» Parts of the exercise:
[1] From the tutorial on Git in RStudio, reproduce word for word the passage that begins at the words "Alternate Method #2" and stops after the words "drive and open.".
[2] Answer these from the tutorial on Git in RStudio:
(a) Which book about Git and R does it name?
(b) In Alternate Method #2, which field should be left empty?
(c) What command is issued in the shell in step 2?

» Passage for review:
....................
Using Git in RStudio

You can read a whole book about Git and R Happy Git with R.

We will not be using Git in RStudio because it can be hard to set-up and hard to debug if you run into problems. If you want to use it, read these instructions.

In particular, read the part about how to set-up so you don’t have to enter your username and password for every commmit.

Alternate methods for downloading repositories

Alternate Method #1 Download from within R

The ‘RWorkflowsetup’ package has a download function. This function will create a folder with the name of the repository. Here is code to download the repository ‘Rmarkdown-Tutorial’. For others, just change the name of the repository.

library(RWorkflowsetup)
repo = "Test"
download.repo(repo)

Alternate Method #2

  1. From RStudio, go to the menu option ‘File->New Project…’. Then from the resulting dialog, choose “Version Control”. Then choose “Git”. Then it asks for a “repository URL”. Supply this: https://github.com/RVerse-Tutorials/Test and leave the “Project Directory Name” empty. And then choose a directory in which to put it and click OK.

  2. Click on the ‘More’ link in the Git Window of RStudio, and click ‘Shell’. Then issue this command.
git remote rm origin

This detaches the cloned repository from the remote repository on GitHub from where you cloned it. That will pull the RStudio project off of GitHub, make a local clone of it on your hard drive and open.
....................
» Data under study:

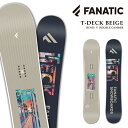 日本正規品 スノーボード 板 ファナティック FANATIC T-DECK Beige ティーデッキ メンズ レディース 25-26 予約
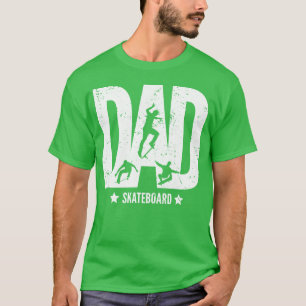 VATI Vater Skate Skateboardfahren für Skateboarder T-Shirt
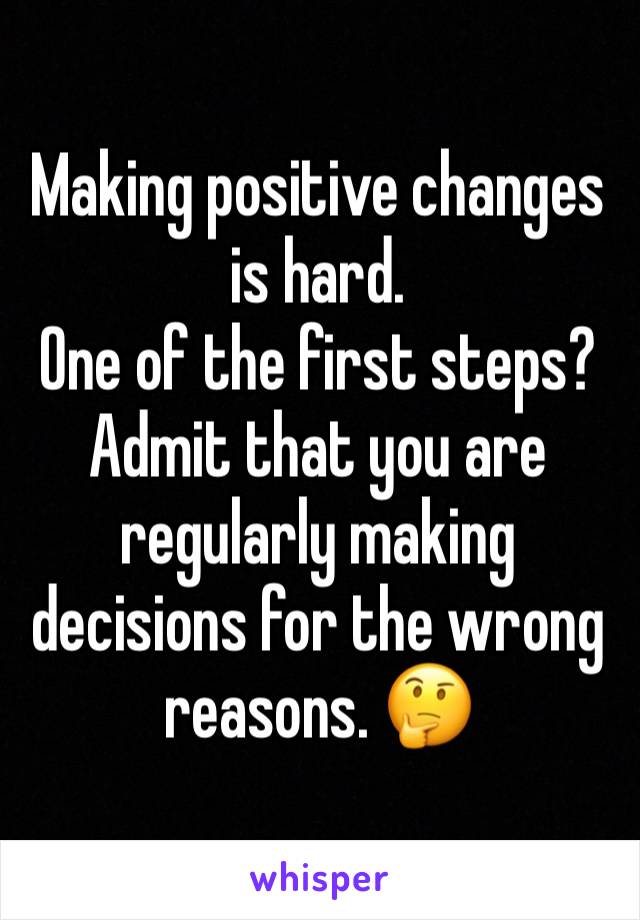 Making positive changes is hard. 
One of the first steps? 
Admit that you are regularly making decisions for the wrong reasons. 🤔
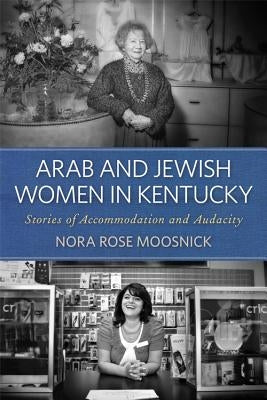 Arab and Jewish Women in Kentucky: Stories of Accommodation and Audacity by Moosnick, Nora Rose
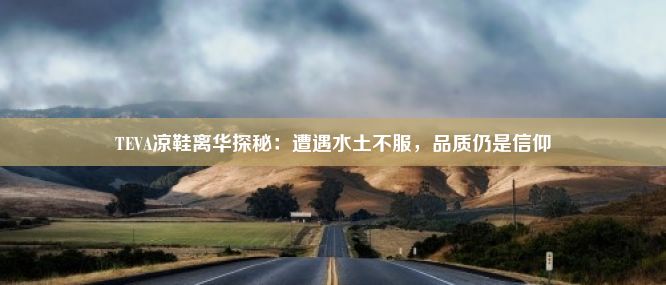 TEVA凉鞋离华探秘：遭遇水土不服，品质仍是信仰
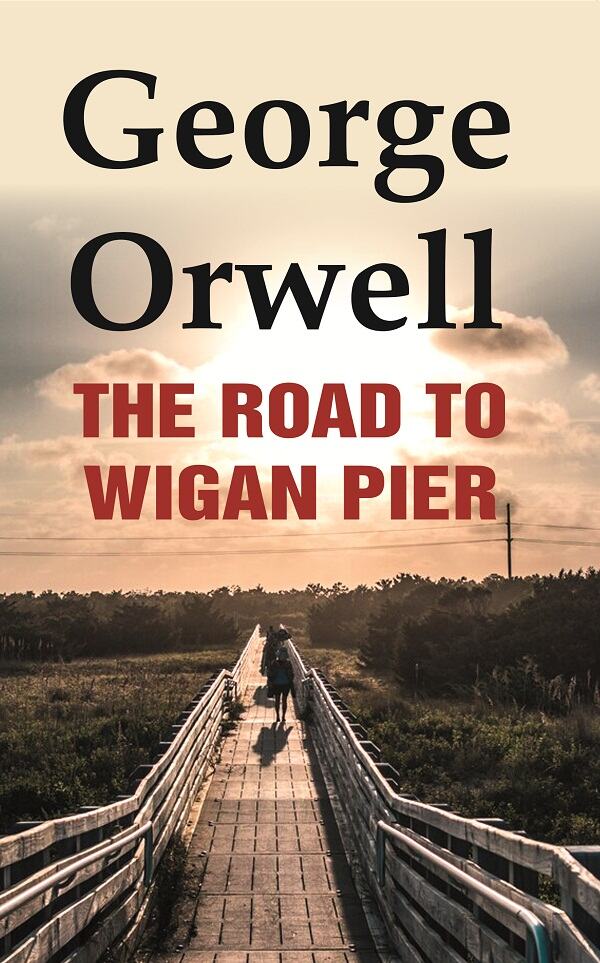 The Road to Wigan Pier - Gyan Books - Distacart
....................
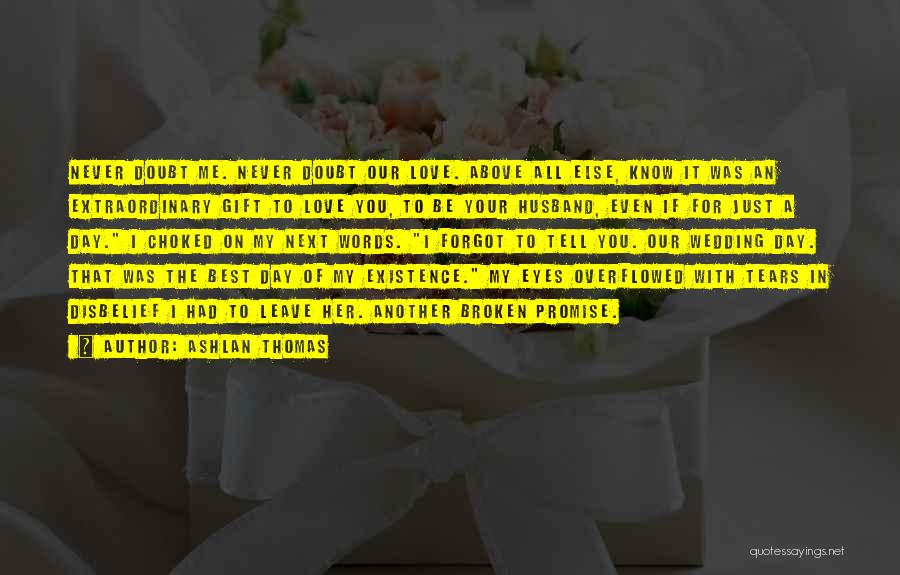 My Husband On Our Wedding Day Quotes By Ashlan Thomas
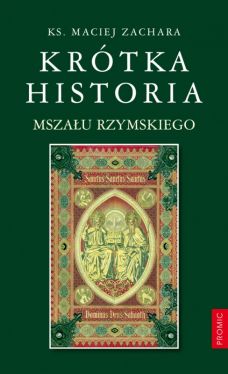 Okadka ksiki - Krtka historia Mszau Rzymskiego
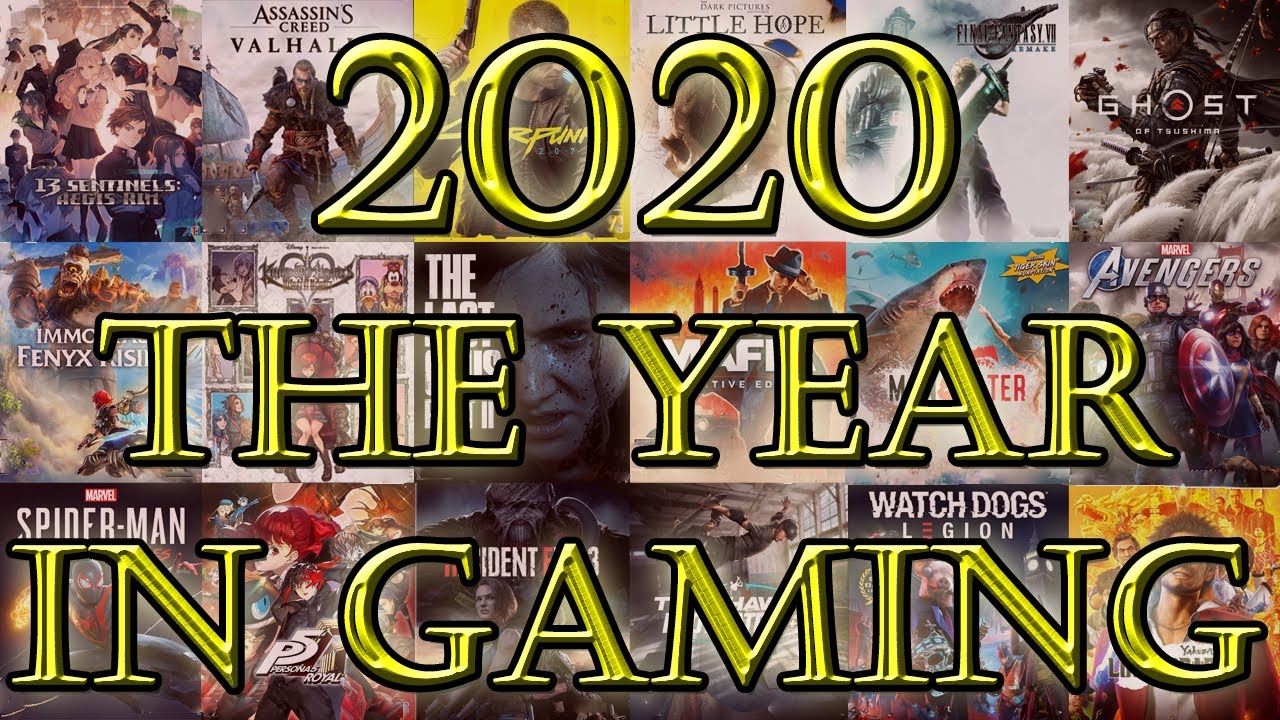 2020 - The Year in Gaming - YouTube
....................
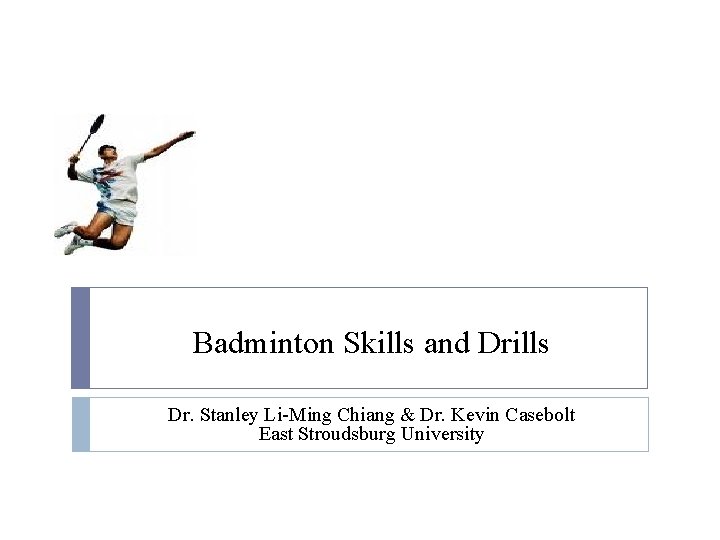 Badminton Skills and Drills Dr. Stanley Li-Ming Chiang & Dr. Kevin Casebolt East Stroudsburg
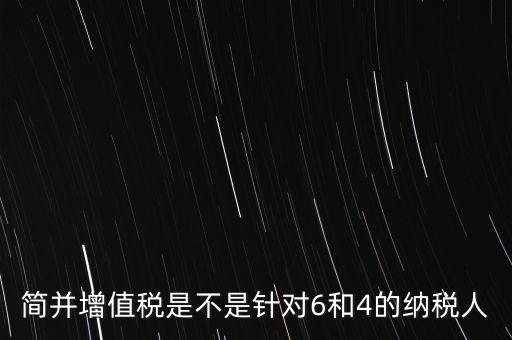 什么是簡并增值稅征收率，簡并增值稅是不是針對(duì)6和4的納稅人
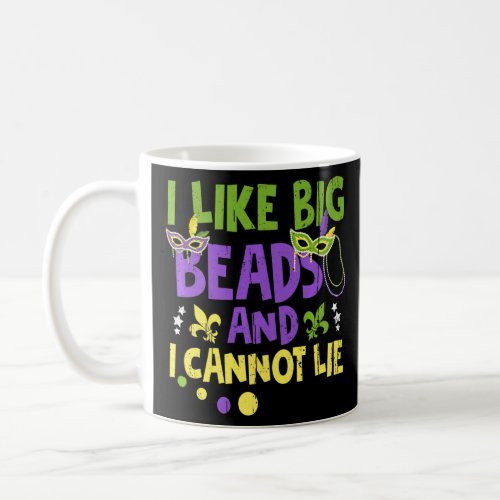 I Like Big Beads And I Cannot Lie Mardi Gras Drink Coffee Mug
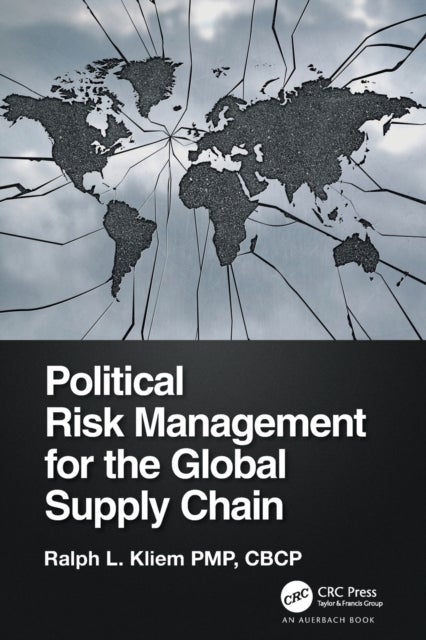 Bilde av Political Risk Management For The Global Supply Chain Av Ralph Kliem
....................
» Answers to the tasks:
[1]
Alternate Method #2

  1. From RStudio, go to the menu option ‘File->New Project…’. Then from the resulting dialog, choose “Version Control”. Then choose “Git”. Then it asks for a “repository URL”. Supply this: https://github.com/RVerse-Tutorials/Test and leave the “Project Directory Name” empty. And then choose a directory in which to put it and click OK.

  2. Click on the ‘More’ link in the Git Window of RStudio, and click ‘Shell’. Then issue this command.
git remote rm origin

This detaches the cloned repository from the remote repository on GitHub from where you cloned it. That will pull the RStudio project off of GitHub, make a local clone of it on your hard drive and open.

[2]
(a) Happy Git with R
(b) The "Project Directory Name" field
(c) git remote rm origin